Attributing the upswing in sales to "improved economic performance, increased personal wealth, immigration and foreign investment" in its Upper End Market Trends report, ReMax Canada said previous sales records for high-end homes broke records in nine of the 13 regions examined.
The real estate sales company didn't provide statistics to back up the reasons for the bounce in sales, but did allow that the comparisons to last year's first quarter are flattering because very few people were buying and selling through the recession.
Enter your text here ...ReMax's definition of a luxury home varies by market, from $400,000 in St. John's to $2-million in Greater Vancouver. The amount is usually arrived at by looking at the top 1-to-5 per cent of sales in any given market.
Those who returned to the market in the first quarter were able to take their time making up their minds because the market is balanced, ReMax said. This contrasts with the broader market, where analysts worry that low interest rates have created an unsustainable bubble as buyers rush to get in on what they see as a market with limited downside.

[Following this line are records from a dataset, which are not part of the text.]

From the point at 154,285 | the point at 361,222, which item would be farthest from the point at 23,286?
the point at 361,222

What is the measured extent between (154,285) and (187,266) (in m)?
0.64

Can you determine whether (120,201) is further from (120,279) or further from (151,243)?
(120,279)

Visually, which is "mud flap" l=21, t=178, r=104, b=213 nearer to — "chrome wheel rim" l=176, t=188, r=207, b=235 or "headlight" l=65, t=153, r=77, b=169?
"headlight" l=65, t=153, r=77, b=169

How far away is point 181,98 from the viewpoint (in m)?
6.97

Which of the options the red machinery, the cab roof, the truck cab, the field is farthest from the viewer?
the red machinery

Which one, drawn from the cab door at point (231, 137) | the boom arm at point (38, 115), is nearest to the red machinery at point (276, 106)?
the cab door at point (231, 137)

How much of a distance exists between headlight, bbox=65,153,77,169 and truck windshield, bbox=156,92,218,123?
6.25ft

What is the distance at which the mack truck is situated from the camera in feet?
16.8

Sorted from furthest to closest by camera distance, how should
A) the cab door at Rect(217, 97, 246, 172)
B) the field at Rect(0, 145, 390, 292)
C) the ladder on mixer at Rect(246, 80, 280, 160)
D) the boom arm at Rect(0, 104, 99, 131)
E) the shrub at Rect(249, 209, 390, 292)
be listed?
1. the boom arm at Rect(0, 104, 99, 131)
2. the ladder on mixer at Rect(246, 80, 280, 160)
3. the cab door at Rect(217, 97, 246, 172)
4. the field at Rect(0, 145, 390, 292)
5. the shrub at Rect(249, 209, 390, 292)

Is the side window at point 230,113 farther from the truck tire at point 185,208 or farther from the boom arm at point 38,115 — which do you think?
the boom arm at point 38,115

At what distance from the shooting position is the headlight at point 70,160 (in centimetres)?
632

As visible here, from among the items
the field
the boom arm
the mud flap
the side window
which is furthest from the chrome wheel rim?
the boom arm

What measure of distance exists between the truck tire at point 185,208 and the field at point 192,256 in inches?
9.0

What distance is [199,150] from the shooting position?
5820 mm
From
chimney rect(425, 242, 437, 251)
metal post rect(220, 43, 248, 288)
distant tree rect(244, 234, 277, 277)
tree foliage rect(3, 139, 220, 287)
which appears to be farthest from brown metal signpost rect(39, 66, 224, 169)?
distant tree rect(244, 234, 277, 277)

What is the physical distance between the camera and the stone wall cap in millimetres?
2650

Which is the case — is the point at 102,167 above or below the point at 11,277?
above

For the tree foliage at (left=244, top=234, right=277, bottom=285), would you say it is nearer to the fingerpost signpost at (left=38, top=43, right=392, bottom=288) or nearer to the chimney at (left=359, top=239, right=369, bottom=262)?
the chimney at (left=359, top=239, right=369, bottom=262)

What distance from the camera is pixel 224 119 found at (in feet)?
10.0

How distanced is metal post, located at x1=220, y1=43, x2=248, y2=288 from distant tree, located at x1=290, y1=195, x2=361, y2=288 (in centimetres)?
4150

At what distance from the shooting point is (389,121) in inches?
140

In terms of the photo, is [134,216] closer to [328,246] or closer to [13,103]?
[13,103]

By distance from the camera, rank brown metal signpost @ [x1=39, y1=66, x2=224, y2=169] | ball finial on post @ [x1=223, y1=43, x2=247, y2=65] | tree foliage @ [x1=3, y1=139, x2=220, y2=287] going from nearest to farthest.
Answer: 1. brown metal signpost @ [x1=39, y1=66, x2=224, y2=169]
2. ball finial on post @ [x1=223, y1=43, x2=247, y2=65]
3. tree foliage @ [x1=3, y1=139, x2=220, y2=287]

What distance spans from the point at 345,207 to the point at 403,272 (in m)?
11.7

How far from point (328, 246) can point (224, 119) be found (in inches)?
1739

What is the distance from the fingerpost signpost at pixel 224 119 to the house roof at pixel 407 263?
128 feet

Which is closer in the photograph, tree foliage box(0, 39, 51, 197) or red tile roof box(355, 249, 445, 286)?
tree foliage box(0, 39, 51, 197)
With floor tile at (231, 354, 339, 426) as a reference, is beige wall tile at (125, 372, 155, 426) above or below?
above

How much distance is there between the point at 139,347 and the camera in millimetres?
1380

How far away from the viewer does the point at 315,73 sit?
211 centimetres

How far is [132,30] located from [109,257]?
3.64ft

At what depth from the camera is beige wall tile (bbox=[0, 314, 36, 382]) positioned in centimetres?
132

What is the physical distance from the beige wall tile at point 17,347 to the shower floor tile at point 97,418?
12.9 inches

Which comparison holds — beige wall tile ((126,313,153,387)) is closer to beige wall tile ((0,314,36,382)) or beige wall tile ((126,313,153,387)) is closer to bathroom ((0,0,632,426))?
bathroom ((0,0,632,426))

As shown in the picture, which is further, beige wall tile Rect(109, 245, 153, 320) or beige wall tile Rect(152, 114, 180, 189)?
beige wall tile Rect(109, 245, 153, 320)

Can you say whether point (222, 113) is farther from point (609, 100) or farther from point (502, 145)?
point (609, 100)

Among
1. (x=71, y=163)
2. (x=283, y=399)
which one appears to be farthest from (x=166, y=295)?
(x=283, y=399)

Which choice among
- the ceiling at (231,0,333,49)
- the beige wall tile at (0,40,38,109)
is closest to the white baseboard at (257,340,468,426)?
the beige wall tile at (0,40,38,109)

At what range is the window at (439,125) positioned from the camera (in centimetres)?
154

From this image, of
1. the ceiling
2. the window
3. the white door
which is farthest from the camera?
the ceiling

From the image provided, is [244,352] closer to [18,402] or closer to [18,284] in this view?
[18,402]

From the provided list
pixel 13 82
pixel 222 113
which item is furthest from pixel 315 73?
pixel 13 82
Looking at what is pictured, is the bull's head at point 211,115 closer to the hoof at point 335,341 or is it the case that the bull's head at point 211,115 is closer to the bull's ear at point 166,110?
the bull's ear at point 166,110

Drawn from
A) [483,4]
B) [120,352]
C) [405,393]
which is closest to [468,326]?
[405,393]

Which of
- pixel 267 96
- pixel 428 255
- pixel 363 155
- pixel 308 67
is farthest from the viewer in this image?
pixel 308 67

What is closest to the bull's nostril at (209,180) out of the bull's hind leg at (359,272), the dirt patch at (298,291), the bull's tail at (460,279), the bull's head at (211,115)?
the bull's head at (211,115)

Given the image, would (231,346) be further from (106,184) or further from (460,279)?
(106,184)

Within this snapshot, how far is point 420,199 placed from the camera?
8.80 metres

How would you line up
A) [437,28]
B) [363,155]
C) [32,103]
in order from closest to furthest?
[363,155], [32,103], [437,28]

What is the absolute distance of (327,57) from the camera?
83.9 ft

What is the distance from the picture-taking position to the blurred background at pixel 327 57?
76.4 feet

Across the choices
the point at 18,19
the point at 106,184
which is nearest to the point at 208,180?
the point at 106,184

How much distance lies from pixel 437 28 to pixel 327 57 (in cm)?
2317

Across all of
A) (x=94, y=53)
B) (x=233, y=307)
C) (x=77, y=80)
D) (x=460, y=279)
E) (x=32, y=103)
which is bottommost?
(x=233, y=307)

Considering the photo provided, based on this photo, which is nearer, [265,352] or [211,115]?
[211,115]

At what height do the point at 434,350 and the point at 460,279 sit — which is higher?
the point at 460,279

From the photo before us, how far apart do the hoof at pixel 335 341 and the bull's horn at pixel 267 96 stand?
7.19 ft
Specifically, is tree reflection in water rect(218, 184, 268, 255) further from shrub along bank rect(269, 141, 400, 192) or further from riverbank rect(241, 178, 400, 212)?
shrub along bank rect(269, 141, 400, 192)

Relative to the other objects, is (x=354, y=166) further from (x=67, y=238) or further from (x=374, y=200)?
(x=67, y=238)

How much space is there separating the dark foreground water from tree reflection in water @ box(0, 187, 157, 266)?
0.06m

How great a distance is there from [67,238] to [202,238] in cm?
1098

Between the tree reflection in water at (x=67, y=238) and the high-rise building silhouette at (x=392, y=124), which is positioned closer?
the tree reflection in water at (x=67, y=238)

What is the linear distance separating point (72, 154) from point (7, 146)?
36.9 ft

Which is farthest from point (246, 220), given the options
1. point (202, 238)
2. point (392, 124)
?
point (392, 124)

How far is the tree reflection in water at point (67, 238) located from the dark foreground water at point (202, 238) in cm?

This has led to a rapid increase in average national sale prices - almost 20 per cent in the last year - as buyers bid each other higher in bidding wars. The market survey doesn't mention anything about the rapid rise in prices, and the role the appreciation may have played in pushing more homes into so-called luxury territory.
In Vancouver, for example, the average price for a home hit $1-million in March, including high-end offerings. Even without accounting for more expensive properties, prices are at historic highs - a single, standard detached home averaged $800,341, the Real Estate Board of Greater Vancouver said, up from $650,000 a year ago.
If interest rates were to rise quickly, economists worry many could find their payments increase to unsustainable levels.
"With the exception of Toronto, buyers could be relatively particular and take their time in making decisions as balanced conditions characterized markets across the board," ReMax stated. "Given adequate supply, prices are likely to hold steady or experience modest increases in the majority of markets in 2010."
From the survey:
A luxury home was most expensive in Greater Vancouver at $2-million, followed by $1.5-million in Greater Toronto and Montreal Island.
Upper-end markets were most abundant in Atlantic Canada and smaller centres in Ontario, where luxury home prices started at $400,000 in St. John's, $450,000 in Halifax-Dartmouth, $500,000 in London St. Thomas, and $750,000 in Ottawa and Hamilton-Burlington.
Winnipeg and Edmonton saw the luxury market around $500,000 and $850,000 respectively.
The most expensive house sold in Canada in the first quarter, according to the Multiple Listing Service managed by the Canadian Real Estate Association, was in Vancouver's west side, selling for $10-million. The house is on 3/4 of an acre, and is 11,600 square feet.
"While comparisons are being made to one of the worst first quarters on record – it's important to note that the bounce back in many areas including Greater Vancouver, Victoria, Winnipeg, London-St.Thomas, Greater Toronto, Ottawa, Montreal (Island), Halifax-Dartmouth, and St. John's - exceeds record levels reported in years past," ReMax stated.